I eventually decided to go with the Bronze ones. I'm getting them from Tendercraft. A small boat shop that caters to wooden boat builders. They are located just outside Toronto and regularly deal with Davey &: Co.
I've been working on the hull bottom but have some time because epoxy is too soft to sand. I decided to work on the rudder.
Using the drill press I made a pilot hole in the spot where I wanted the pin that holds the tiller in place. I'll be using a 3/8 inch bolt with a Nylock nut. That's what I had on my Tanzer and it worked well. I don't think I will put in a bronze bushing because there is really not much stress on the hole. Unlike the rudder pivot, this hole is just there to keep the tiller in place. If it starts wearing, I can put a bronze bushing later.

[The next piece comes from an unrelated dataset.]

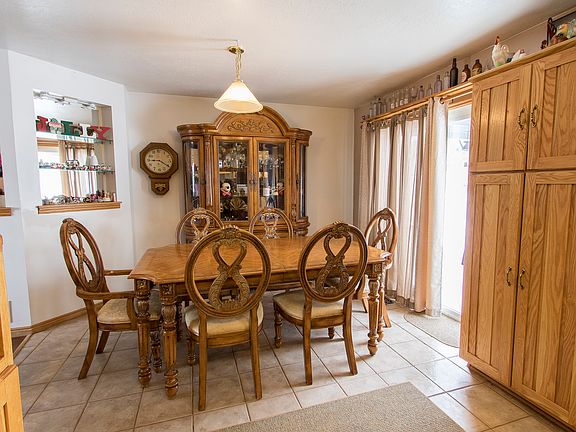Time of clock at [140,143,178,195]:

I made a pilot hole with a 1/8 bit, then positioned the tiller in place and re drilled the pilot hole to include the tiller. I then separated them and used a 3/8 bit to make the final holes. I had to enlarge them to allow for paint and epoxy but I did not have a suitable larger bit so I used files to make the holes larger.
The case is sanded I cut the grooves for the pintles and gudgeons.
FINALLY I got to paint something! I'm using Brightside from Interlux, polyurethane. I chose this for the colour more than for a brand loyalty. I looked at 2 part polyurethane but decided against it because I like having small amounts of leftover. If I mis-judged how much paint I needed with the 2 part I could easily end up wasting a lot. I've used this paint on my keelboat and on the tender and it has worn very well.
This blue covers much better than the white I used before and one coat left an almost flawless surface. (well almost flawless, except for the dust and the somewhat rough spots I left.)
The Pintles and Gudgeons have arrived and I fitted them onto the rudder case
I went on to finish the tiller.
This web site reflects my personal ideas and doesn't represent anyone else's point of view. I record the process I have followed and the result. I am not saying that it is the right or best way. I'm not a greatly experience builder. I just sort of bumble on and try to do as well as I can. Hopefully I get a boat at the end.